The Commission has repeatedly claimed that Microsoft is
violating its 2004 antitrust order and as recently as March accused
it of breaking its conditions. One structural remedy is the
enforced breaking up of a dominant company.
Neelie Kroes told the American Bar Association last week that
Microsoft has refused to comply with the Commission's orders and
that in cases where companies ignore orders, an escalation of
punishments is necessary.
"We need to consider under which circumstances structural
remedies would be more appropriate or even necessary to remedy
certain competition problems," she said, when asked about what the
Commission had learned about remedies in the Microsoft case.
"There could be a situation in which a dominant company has
repeatedly abused its dominant position, or where it has
consistently failed to comply with a behavioural remedy despite
repeated enforcement action," said Kroes. "From this it could be
reasonable to draw the conclusion that behavioural remedies are
ineffective and that a structural remedy is warranted.
Kroes, a transcript of whose remarks was provided by her office,
said that Microsoft fitted the description of a company which had
not complied with Commission orders. "This is a highly exceptional
circumstance – in 50 years of EU antitrust policy, we have never
before encountered a company that has refused to comply with a
Commission Decision," she said.

▶ _JOB ITEM 1_
Translate this sentence from the Microsoft antitrust passage into Spanish: "One structural remedy is the enforced breaking up of a dominant company."
▶ _JOB ITEM 2_
According to the Microsoft antitrust passage, which organization did Neelie Kroes address last week?
▶ _JOB ITEM 3_
Pick up the Microsoft antitrust passage after its last sentence and carry it forward in the same reporting style.
The data that comes after this point is separate material, apart from the Microsoft antitrust passage.

▶ _INFORMATION SUPPLIED_
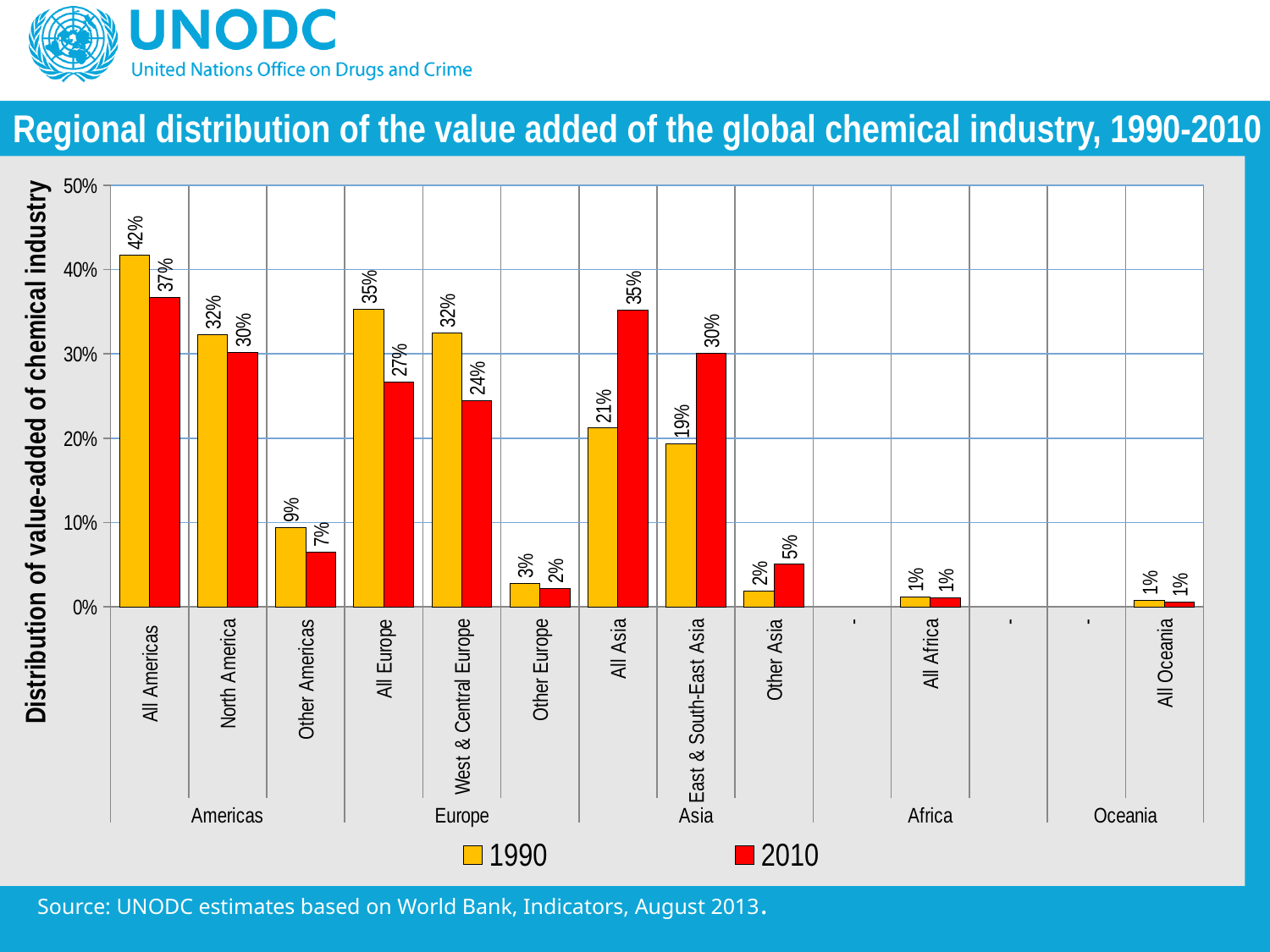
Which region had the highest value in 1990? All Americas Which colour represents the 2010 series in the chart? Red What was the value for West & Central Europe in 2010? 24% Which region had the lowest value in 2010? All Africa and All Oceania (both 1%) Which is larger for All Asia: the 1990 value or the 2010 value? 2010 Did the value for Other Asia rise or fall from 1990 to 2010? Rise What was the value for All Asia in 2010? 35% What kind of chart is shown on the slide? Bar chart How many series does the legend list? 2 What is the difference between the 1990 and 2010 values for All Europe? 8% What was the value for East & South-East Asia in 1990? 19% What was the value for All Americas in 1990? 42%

▶ _EXERCISE ANSWER 1_
Un remedio estructural es la división forzosa de una empresa dominante.

▶ _EXERCISE ANSWER 2_
The American Bar Association.

▶ _EXERCISE ANSWER 3_
Microsoft this week handed in documents defending the licence
fees it is charging competitors with whom it is sharing some of its
technology under order from the European Commission. The Commission
said in March that the high price at which Microsoft shared the
code broke the terms of a 2004 order.
In 2004 Microsoft was found guilty by the Commission of behaving
anti-competitively and was ordered to share elements of its source
code. The Commission had ruled that the company was using its
dominance in the desktop computer market to achieve unfair
advantage in the workgroup server market.
Microsoft interpreted the order to share source code as
permitting it to charge for the sharing. It charges companies
according to the revenue from any software built using its
technology and is charging fees of between $5.60 and $666.75 per
server for its technology.
In March the Commission said that it believed that the high
charges represented a violation of its order that code be shared on
"reasonable terms". Microsoft submitted documents to the Commission
this week which it said answered that charge.
Microsoft said that it had not requested an oral hearing on the
matter, in an effort to end the dispute more quickly.
The break up of Microsoft was discussed once before, in the
course of a US antitrust taken against the company. A federal court
ordered that the company be broken up in order to curb its
dominance of the PC operating system market, but that order was
overturned on appeal.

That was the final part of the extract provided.